====== INPUT ROWS
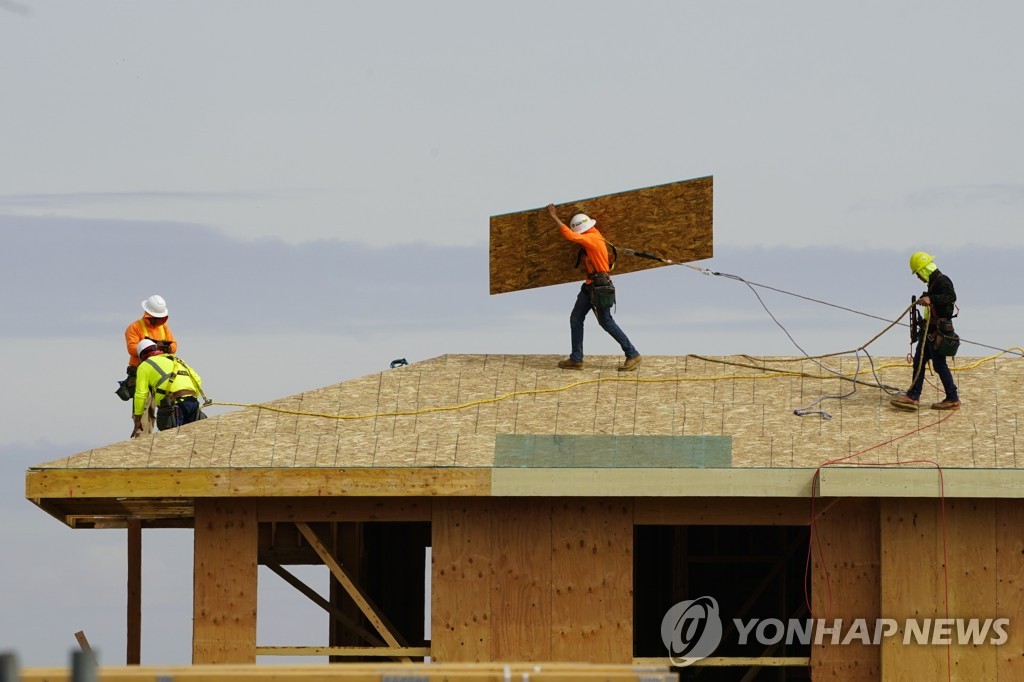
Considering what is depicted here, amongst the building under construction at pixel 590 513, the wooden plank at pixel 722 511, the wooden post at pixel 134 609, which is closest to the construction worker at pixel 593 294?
the building under construction at pixel 590 513

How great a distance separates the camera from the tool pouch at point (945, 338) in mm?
18047

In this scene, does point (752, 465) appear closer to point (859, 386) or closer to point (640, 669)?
point (859, 386)

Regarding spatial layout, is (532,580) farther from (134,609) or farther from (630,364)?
(134,609)

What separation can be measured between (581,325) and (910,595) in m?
5.57

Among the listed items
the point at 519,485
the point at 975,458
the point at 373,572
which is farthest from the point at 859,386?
the point at 373,572

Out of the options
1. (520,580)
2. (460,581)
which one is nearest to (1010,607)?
(520,580)

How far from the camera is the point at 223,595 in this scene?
16812 mm

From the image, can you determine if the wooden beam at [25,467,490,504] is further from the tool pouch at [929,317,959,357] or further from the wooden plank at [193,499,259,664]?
the tool pouch at [929,317,959,357]

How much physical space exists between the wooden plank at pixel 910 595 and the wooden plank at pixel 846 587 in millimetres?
147

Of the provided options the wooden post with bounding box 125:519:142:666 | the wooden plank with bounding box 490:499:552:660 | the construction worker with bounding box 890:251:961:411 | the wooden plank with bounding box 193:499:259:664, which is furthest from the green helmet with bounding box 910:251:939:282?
the wooden post with bounding box 125:519:142:666

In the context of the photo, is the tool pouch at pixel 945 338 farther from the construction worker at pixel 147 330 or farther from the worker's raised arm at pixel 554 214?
the construction worker at pixel 147 330

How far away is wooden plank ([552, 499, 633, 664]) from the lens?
1662 centimetres

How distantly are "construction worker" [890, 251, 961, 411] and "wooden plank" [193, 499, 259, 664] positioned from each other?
781cm

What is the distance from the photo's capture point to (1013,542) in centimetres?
1673
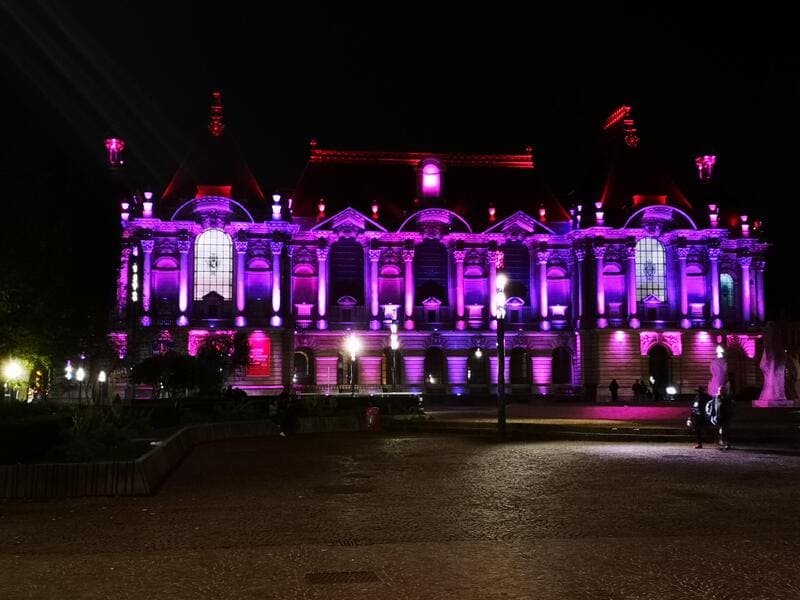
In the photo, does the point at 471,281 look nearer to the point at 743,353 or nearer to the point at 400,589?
the point at 743,353

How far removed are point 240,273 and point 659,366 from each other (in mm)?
32482

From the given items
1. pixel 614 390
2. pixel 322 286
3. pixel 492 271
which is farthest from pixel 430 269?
pixel 614 390

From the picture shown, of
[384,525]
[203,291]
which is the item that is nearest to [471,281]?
[203,291]

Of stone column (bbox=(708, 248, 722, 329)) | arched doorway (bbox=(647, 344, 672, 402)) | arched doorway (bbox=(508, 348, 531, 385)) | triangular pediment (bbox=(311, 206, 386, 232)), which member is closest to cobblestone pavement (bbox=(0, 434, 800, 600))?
triangular pediment (bbox=(311, 206, 386, 232))

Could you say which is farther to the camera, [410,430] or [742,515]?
[410,430]

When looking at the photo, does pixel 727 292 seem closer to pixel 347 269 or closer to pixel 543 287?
pixel 543 287

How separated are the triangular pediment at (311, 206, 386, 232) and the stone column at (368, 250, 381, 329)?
220 centimetres

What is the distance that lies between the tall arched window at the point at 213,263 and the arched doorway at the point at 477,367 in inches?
736

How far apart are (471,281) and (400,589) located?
200 ft

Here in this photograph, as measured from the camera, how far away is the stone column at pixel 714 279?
6819cm

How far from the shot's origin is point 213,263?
64.2m

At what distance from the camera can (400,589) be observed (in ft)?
27.5

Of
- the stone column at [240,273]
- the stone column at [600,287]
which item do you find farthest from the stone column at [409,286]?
the stone column at [600,287]

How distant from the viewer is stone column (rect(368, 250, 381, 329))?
66.6 meters
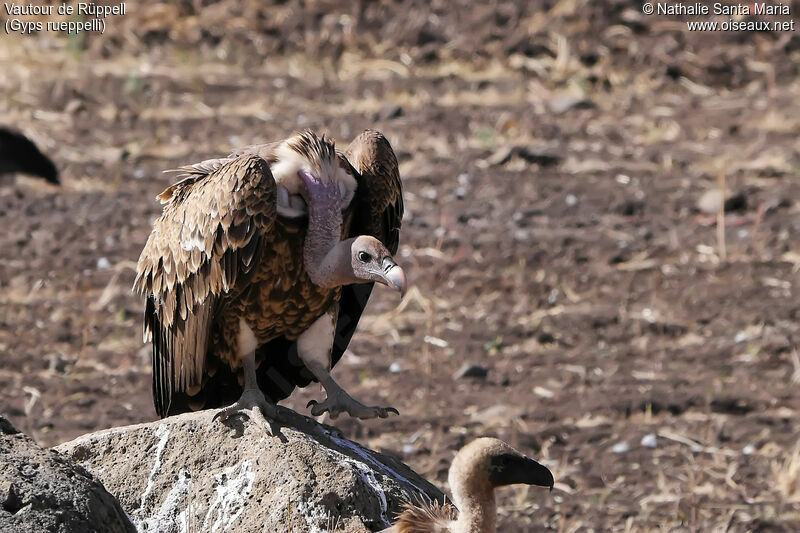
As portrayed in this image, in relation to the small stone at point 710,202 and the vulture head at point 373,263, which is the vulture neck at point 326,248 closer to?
the vulture head at point 373,263

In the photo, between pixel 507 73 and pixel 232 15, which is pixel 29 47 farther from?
pixel 507 73

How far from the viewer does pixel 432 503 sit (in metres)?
5.00

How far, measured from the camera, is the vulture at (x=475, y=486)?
173 inches

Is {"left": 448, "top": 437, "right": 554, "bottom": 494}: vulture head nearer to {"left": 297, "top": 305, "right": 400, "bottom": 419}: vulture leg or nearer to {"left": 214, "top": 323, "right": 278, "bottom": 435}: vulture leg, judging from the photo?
{"left": 214, "top": 323, "right": 278, "bottom": 435}: vulture leg

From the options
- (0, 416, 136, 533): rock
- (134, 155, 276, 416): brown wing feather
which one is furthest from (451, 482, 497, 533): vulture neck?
(134, 155, 276, 416): brown wing feather

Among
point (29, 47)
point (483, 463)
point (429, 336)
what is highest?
point (29, 47)

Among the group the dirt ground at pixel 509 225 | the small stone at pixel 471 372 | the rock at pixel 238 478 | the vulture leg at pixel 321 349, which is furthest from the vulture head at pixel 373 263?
the small stone at pixel 471 372

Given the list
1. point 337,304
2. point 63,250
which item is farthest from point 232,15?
point 337,304

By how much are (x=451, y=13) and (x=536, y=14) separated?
887mm

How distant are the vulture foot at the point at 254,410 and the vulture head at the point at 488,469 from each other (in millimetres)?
921

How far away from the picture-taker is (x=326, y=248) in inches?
216

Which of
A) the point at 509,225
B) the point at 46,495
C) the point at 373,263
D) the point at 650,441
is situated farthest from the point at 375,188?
the point at 509,225

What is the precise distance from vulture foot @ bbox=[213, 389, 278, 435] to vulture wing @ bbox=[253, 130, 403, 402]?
0.66m

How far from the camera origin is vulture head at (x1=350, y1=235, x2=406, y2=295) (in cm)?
523
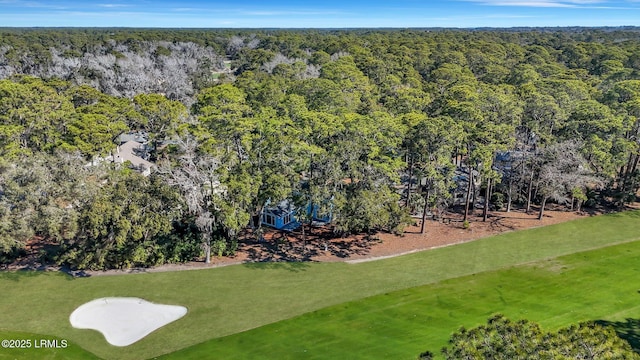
============
DIRECTIVE —
Arrange the rows as a two-column CSV with the header fields text and answer, one CSV line per row, each field in quotation marks and any line breaks replaced with spaces. Begin at the line that contains "In the context" and stop after the line that contains "1662 centimetres".

EXERCISE OUTPUT —
text,answer
"In the context of the photo, is the tool pouch at pixel 945 338 farther from the construction worker at pixel 147 330 or farther from the worker's raised arm at pixel 554 214?","the construction worker at pixel 147 330"
"How far away is wooden plank ([552, 499, 633, 664]) from the lens?","1662 centimetres"